Henn thinks Obama understands the issues, and wants to do the right thing, but has been too cautious in battling Republican (and some Democratic) resistance. This is a common sentiment among dissatisfied progressives.
So, they set aside their disappointments and worked to re-elect him — if only to prevent the ultra-conservative horror of a Mitt Romney administration.
Having helped secure a second term, those advocates for change are wasting no time shifting their sights forward.
They feel that they have armed Obama for progressive battle in two ways. First, and most crassly, they have given him his margin of victory in a close election, and he owes them. One study already suggests that LGBT voters — who went 76 percent for Obama — provided the margin of victory in Florida. Hispanics turned out in historic numbers, and more than 80 percent of them voted for Obama in the swing states of Nevada and Colorado. Unions ensured victory in Ohio and elsewhere in the industrial Midwest.

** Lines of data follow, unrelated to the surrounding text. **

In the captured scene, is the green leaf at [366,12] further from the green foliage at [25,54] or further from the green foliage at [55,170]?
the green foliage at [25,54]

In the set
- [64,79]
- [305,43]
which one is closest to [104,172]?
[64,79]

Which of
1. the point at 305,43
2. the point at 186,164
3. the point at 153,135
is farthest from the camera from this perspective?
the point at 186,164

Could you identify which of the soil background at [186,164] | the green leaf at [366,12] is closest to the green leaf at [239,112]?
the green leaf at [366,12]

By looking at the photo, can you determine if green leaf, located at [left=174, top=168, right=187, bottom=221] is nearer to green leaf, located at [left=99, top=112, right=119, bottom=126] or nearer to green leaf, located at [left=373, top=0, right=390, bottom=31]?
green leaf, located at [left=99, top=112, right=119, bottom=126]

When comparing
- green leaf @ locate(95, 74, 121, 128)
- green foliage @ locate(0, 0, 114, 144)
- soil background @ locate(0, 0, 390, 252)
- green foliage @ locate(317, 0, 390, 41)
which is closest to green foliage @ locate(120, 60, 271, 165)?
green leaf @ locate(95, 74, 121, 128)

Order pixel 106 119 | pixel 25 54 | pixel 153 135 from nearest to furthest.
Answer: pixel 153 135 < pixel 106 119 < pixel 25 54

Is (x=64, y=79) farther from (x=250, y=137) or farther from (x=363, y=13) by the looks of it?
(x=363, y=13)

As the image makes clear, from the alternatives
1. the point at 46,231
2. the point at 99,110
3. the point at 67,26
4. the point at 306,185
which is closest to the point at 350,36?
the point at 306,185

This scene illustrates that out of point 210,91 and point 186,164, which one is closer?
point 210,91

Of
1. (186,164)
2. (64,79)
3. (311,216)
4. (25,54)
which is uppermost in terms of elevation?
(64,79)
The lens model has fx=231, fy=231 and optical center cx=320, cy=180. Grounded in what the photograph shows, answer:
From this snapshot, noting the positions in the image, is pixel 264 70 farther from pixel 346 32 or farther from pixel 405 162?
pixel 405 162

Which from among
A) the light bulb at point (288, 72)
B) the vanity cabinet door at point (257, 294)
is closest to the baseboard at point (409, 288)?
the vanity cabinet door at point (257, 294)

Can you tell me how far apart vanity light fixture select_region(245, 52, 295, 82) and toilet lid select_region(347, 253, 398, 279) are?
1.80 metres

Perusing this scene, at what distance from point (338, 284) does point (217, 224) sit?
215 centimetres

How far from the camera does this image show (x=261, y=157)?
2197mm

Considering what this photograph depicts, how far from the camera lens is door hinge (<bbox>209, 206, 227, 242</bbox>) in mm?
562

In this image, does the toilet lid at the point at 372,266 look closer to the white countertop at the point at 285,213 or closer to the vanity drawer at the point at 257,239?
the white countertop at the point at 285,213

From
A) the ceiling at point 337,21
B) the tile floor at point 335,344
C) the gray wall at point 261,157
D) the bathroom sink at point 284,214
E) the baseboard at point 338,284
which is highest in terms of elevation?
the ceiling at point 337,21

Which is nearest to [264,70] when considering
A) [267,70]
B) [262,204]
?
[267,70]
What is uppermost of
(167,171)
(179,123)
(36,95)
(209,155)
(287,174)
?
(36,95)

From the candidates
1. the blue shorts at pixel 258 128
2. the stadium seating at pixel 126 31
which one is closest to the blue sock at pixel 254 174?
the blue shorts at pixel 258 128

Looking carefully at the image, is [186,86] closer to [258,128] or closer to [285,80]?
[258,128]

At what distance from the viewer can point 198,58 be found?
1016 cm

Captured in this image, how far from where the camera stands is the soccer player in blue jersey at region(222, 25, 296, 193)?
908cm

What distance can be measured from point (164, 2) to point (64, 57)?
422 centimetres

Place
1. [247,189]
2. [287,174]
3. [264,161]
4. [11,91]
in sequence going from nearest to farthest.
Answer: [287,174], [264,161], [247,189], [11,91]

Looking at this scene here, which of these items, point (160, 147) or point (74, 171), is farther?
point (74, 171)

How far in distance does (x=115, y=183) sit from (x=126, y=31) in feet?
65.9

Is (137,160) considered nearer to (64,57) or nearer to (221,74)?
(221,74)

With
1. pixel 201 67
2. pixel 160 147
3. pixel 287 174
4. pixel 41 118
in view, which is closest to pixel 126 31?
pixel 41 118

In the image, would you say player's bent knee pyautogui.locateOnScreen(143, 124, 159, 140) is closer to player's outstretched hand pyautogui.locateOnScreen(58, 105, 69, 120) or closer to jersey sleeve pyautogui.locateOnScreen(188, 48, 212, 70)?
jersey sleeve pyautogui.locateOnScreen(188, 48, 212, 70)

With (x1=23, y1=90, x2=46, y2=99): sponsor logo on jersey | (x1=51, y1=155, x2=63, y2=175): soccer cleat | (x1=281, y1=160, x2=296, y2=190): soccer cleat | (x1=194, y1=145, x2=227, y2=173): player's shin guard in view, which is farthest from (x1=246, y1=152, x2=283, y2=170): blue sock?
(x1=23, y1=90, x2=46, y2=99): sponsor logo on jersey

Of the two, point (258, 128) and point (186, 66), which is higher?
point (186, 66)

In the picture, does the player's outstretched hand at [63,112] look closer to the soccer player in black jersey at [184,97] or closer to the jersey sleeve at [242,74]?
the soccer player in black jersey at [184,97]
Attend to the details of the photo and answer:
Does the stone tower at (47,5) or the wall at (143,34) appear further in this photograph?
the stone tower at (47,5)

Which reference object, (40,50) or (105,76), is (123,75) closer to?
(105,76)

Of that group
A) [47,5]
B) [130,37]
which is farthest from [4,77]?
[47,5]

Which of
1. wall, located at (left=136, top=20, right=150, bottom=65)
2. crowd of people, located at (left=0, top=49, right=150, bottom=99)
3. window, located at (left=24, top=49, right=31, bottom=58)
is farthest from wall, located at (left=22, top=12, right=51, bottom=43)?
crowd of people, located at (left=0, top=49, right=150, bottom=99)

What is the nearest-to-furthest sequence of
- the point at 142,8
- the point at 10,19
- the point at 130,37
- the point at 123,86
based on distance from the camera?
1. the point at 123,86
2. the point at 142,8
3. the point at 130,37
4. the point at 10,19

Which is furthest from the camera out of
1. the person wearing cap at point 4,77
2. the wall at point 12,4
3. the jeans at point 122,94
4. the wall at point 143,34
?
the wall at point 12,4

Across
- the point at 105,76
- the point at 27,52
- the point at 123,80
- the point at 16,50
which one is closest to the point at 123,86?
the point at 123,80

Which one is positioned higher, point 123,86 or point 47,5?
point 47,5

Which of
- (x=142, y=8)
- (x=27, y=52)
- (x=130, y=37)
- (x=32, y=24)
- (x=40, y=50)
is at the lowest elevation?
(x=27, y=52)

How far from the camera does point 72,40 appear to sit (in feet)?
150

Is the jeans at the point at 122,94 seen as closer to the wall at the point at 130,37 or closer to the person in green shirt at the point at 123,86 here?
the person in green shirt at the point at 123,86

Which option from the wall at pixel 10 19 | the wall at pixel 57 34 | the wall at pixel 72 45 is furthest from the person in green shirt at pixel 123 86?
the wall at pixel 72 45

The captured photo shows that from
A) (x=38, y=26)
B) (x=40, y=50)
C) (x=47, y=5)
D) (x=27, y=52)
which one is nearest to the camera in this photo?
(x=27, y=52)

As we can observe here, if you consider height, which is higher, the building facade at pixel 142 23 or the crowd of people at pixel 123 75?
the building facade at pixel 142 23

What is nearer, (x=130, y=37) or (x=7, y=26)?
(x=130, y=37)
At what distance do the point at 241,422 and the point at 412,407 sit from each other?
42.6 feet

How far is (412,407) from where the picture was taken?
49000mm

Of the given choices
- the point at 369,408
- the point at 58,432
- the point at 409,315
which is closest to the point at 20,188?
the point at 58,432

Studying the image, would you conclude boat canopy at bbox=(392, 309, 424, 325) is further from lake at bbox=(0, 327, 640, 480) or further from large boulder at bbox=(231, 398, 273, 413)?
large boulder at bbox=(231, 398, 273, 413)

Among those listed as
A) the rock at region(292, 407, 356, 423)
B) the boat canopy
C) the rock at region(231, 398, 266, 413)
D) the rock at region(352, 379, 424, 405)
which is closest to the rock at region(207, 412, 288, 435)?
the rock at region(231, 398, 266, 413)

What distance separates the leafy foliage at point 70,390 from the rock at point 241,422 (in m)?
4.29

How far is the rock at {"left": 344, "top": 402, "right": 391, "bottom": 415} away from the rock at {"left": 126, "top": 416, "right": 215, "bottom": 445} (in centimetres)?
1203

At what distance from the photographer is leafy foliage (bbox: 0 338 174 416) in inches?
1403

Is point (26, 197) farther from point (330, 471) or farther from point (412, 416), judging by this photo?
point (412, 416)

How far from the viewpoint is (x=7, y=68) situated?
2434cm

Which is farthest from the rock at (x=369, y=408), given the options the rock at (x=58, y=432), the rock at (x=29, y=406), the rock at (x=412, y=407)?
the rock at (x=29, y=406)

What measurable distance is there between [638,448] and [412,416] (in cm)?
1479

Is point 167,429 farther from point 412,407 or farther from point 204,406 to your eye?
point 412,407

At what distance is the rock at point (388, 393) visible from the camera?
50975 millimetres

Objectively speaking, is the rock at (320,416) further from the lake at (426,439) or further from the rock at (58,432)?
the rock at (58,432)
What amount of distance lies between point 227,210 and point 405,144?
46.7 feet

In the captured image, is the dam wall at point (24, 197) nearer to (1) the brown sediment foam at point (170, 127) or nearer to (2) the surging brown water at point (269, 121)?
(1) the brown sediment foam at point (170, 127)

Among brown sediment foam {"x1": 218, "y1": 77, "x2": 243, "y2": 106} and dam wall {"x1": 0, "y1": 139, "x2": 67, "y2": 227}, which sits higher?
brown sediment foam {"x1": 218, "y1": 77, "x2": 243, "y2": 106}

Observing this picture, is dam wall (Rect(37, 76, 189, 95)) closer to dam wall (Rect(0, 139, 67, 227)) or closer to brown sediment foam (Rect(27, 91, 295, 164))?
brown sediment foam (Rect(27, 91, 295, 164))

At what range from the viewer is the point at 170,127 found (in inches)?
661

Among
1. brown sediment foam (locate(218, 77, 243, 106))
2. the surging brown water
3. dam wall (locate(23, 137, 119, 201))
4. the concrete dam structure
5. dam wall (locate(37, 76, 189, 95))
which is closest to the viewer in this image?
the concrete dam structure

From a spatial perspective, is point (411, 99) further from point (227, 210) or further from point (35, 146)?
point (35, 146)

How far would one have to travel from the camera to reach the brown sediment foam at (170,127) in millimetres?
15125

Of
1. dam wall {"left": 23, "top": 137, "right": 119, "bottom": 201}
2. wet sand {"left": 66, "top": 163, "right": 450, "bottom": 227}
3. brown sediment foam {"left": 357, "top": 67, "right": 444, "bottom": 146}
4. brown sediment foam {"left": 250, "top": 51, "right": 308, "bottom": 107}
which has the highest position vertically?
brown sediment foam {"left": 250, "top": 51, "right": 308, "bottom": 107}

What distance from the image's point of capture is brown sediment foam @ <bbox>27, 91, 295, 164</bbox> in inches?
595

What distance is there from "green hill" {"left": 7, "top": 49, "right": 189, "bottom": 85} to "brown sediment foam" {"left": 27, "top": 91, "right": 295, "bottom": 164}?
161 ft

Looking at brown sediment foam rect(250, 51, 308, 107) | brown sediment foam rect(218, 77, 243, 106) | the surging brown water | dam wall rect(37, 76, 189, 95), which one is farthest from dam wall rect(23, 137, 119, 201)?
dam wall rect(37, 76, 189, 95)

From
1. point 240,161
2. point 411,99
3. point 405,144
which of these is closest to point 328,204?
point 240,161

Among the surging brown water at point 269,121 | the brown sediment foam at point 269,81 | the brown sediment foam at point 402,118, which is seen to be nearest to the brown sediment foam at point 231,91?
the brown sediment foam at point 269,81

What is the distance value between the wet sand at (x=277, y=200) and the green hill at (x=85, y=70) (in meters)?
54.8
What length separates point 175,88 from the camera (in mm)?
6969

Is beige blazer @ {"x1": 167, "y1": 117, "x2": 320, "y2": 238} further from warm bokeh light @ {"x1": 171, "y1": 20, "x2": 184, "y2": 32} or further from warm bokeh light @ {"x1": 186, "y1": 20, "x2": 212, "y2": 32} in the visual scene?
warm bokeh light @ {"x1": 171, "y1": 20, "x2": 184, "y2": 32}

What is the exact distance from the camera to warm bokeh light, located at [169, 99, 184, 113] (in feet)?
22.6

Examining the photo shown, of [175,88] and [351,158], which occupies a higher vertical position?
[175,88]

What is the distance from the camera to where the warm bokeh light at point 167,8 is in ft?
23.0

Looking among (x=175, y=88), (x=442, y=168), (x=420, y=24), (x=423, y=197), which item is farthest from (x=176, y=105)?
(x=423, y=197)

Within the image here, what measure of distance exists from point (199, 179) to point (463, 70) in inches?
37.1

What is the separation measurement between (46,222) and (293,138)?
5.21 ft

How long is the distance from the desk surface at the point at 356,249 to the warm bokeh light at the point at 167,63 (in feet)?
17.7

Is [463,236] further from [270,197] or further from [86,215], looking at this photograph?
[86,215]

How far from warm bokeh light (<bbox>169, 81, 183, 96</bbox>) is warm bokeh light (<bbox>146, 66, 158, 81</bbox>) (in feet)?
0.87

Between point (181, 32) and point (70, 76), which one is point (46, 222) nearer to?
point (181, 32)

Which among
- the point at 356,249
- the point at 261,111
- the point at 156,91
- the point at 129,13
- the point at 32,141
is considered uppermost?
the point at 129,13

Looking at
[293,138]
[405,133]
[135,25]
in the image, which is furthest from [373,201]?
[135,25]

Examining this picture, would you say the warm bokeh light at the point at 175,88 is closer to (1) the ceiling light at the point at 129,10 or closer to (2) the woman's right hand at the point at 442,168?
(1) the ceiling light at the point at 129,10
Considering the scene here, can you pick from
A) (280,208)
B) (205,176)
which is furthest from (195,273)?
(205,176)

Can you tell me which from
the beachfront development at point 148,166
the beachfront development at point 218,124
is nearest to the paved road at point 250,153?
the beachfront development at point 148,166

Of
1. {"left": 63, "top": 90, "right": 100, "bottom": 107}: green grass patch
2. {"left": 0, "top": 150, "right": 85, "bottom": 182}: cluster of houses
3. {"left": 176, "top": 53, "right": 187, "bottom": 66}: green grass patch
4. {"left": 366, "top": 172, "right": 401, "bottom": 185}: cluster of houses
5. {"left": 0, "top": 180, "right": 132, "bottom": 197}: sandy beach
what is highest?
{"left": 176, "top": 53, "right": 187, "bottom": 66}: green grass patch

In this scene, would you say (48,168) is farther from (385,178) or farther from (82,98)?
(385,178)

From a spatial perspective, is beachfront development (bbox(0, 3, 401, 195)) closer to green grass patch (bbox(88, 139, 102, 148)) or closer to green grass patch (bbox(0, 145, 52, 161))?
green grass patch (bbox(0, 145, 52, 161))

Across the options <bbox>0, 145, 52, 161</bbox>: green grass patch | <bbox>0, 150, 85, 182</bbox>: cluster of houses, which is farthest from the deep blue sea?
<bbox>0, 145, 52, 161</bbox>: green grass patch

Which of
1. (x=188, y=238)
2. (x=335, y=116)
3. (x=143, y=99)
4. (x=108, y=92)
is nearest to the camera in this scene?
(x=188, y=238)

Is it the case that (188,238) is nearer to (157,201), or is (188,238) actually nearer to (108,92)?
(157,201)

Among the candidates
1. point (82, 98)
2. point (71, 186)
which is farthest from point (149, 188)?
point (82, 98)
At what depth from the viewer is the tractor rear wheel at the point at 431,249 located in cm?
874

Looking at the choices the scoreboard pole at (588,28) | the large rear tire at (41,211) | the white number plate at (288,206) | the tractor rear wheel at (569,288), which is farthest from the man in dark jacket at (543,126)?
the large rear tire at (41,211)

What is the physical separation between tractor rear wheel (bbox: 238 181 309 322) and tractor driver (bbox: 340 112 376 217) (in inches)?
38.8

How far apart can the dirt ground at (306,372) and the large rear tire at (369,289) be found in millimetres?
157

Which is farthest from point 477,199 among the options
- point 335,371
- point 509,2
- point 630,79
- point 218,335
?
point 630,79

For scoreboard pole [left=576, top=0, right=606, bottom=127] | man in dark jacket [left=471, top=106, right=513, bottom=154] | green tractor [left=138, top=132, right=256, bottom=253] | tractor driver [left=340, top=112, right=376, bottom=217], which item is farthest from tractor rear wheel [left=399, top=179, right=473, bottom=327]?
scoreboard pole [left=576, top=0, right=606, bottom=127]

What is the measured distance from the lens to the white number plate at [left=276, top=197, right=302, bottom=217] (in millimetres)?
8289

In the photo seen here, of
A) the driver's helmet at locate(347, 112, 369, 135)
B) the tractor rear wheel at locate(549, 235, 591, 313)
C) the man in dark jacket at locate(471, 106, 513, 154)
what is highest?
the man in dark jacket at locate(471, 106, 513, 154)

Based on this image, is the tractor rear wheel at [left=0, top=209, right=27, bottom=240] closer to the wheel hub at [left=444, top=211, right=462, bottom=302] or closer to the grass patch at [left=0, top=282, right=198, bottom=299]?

But the elections also demonstrated that the country is ready for progressive action.
Not only did they reject the regressive Mitt Romney — voters across the country chose progressive US senators; voted out industry-financed science deniers; and approved ballot measures in favor of marriage equality, legal marijuana, and rational criminal-justice measures.
In other words, the country is getting out ahead of the president. He has no excuses left for going slowly — he doesn't need to educate the public or build up consensus. They're waiting for him to act.
SIGNALS AND WORDS
Progressives were encouraged on election night by Obama's optimistic, uplifting speech, which explicitly included shout-outs to many of these issues – including references to "the destructive power of a warming planet" and "a tolerant America open to the dreams of an immigrant's daughter."
He kept it up in his first post-election weekly address, which began with a declaration that Americans "voted for action, not politics as usual" — a questionable interpretation of a largely status quo vote, but exactly what many progressives wanted to hear.